[WHAT YOU HAVE TO DO]
Type out the text of every entry below, word for word, leaving the pictures out.

[EXERCISE DATA]
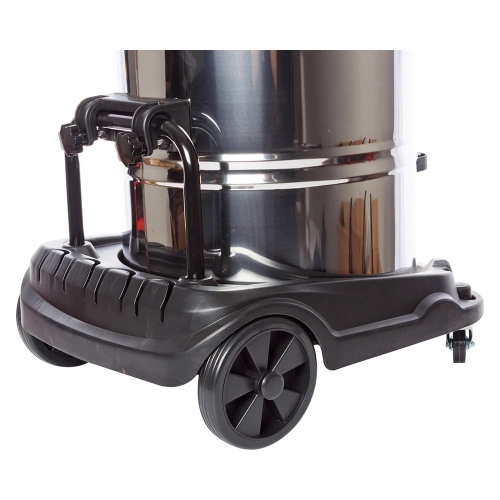 Пылесос REDVERG RD-VC2400-70S 6678692 фото 7 Пылесос REDVERG RD-VC2400-70S 6678692 фото 7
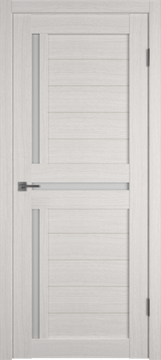 Дверь межкомнатная ATUM 16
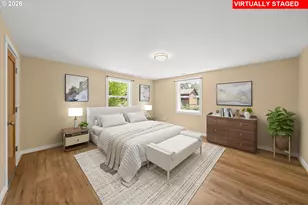 5140 Lower Dr, Lake Oswego, OR 97035 - Photo 13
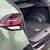 Kia Sportage 1.6 TGDi GT-LINE ISG HEV 18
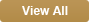 View All Reviews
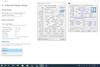 MICROSOFT SURFACE PRO 6 12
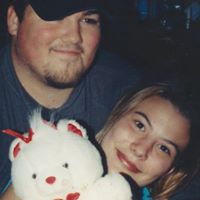 Brian Noland Photo 9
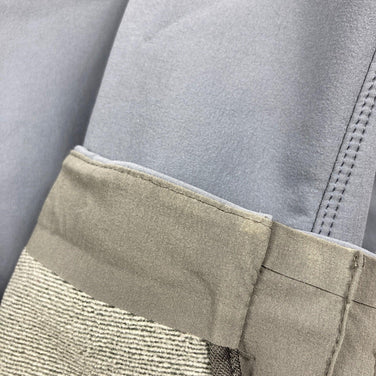【女款 L 海军蓝系】Haglofs ( 火柴棍 ) Tokay Hood 尼龙 运动服 上衣 外套 夹克 抓绒 z00058357 抓绒 外套 夹克 上衣 运动服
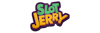 SlotJerry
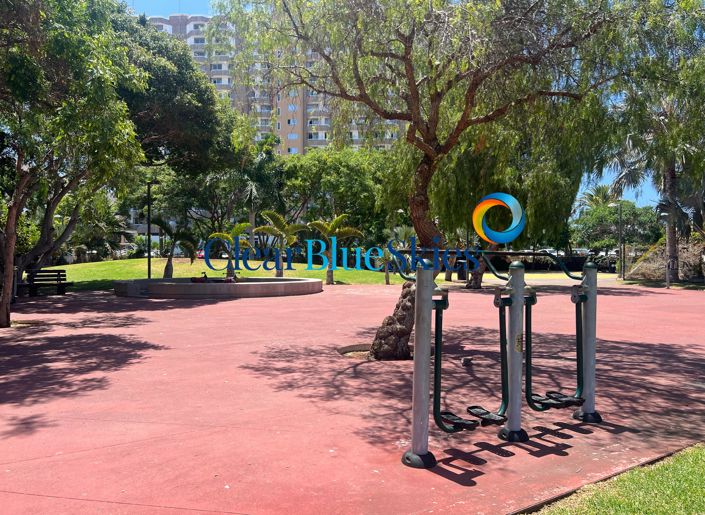 Image No.19-1 Bed Apartment for sale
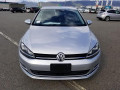 volkswagen-golf-mark-7-small-0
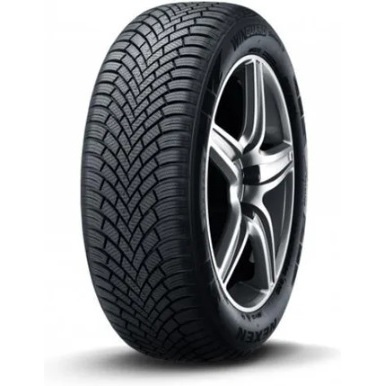 Pneus Nexen WINGUARD ICE PLUS XL 225/55 R16 99T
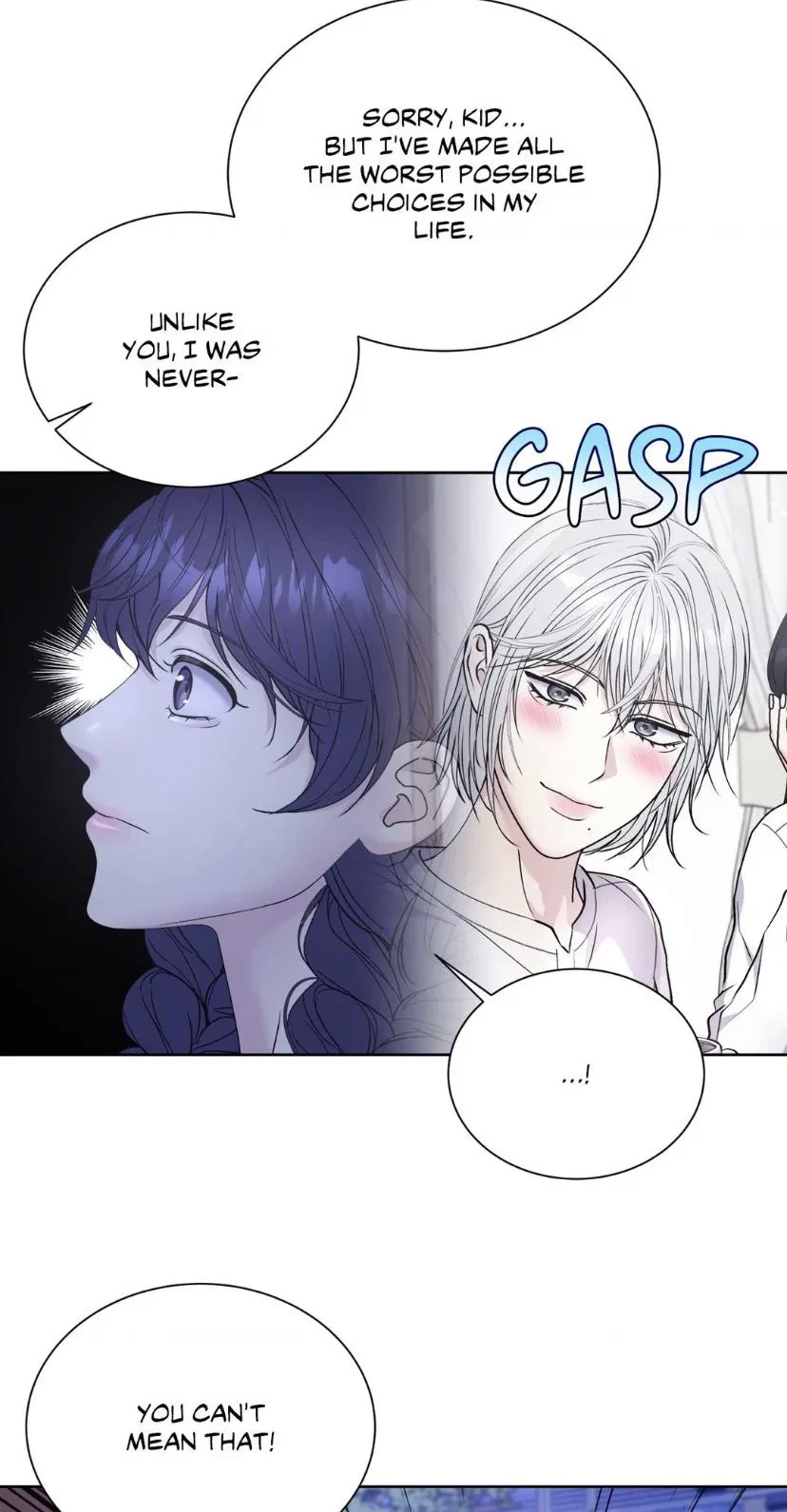 Side.7, page 33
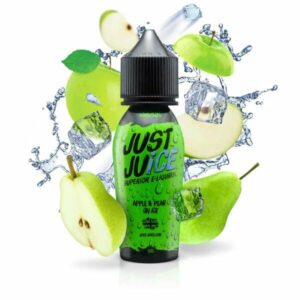 Just-Juice-apple_fruits
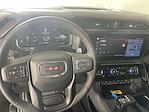 New 2026 GMC Sierra 1500 AT4 Crew Cab for sale #26T213 - photo 11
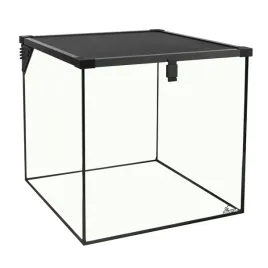 diversa-terrarium-szklane-40x40x40cm-4mm-z-wysuwana-siatka-wentylacyjna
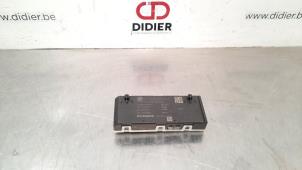 Used Module tailgate motor BMW 3 serie Touring (F31) 318i 1.5 TwinPower Turbo 12V Price € 72,60 Inclusive VAT offered by Autohandel Didier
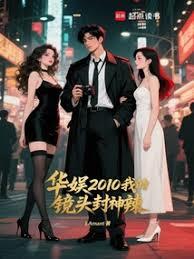 ����2010���ҵľ�ͷ��������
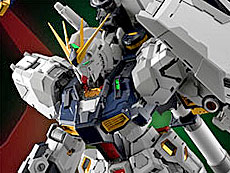 画像ギャラリー No.011のサムネイル画像 / 4Gamerの1週間を振り返る「Weekly 4Gamer」,2025年5月12日〜5月18日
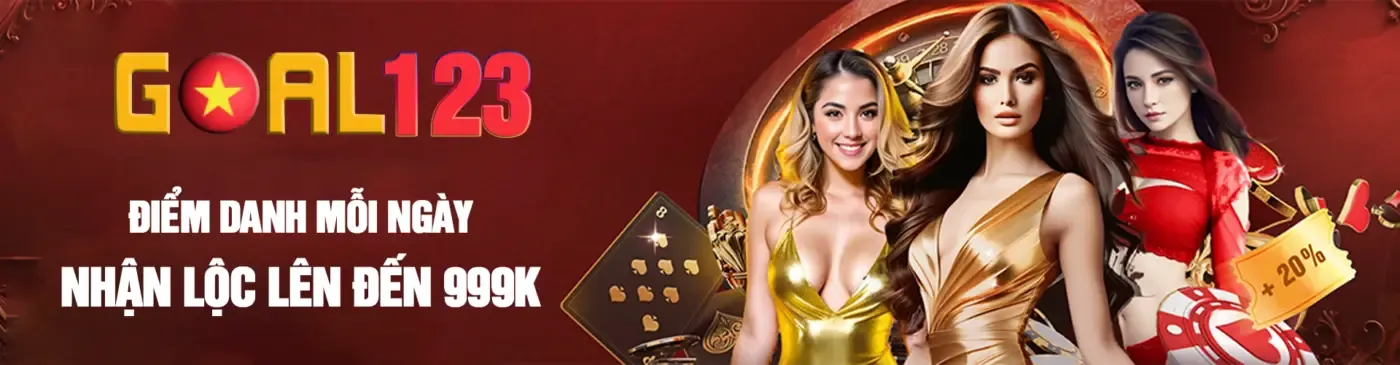 Các phương thức thanh toán an toàn tại luckywin app
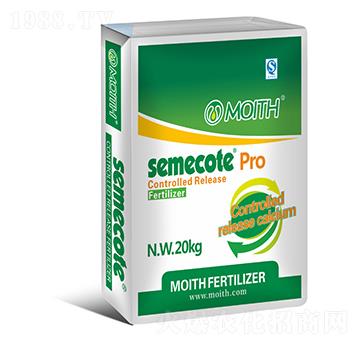 ʩ����һоȫԪϵ�н�(j��ng)�������ጷ�-ïʩ�r(n��ng)�I(y��)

[RESPONSE TO THE TASK]
 Пылесос REDVERG RD-VC2400-70S 6678692 фото 7 Пылесос REDVERG RD-VC2400-70S 6678692 фото 7
 Дверь межкомнатная ATUM 16
 5140 Lower Dr, Lake Oswego, OR 97035 - Photo 13
 Kia Sportage 1.6 TGDi GT-LINE ISG HEV 18
 View All Reviews
 MICROSOFT SURFACE PRO 6 12
 Brian Noland Photo 9
【女款 L 海军蓝系】Haglofs ( 火柴棍 ) Tokay Hood 尼龙 运动服 上衣 外套 夹克 抓绒 z00058357 抓绒 外套 夹克 上衣 运动服
 SlotJerry
 Image No.19-1 Bed Apartment for sale
 volkswagen-golf-mark-7-small-0
 Pneus Nexen WINGUARD ICE PLUS XL 225/55 R16 99T
 Side.7, page 33
 Just-Juice-apple_fruits
 New 2026 GMC Sierra 1500 AT4 Crew Cab for sale #26T213 - photo 11
 diversa-terrarium-szklane-40x40x40cm-4mm-z-wysuwana-siatka-wentylacyjna
 Used Module tailgate motor BMW 3 serie Touring (F31) 318i 1.5 TwinPower Turbo 12V Price € 72,60 Inclusive VAT offered by Autohandel Didier
 ����2010���ҵľ�ͷ��������
 画像ギャラリー No.011のサムネイル画像 / 4Gamerの1週間を振り返る「Weekly 4Gamer」,2025年5月12日〜5月18日
 Các phương thức thanh toán an toàn tại luckywin app
 ʩ����һоȫԪϵ�н�(j��ng)�������ጷ�-ïʩ�r(n��ng)�I(y��)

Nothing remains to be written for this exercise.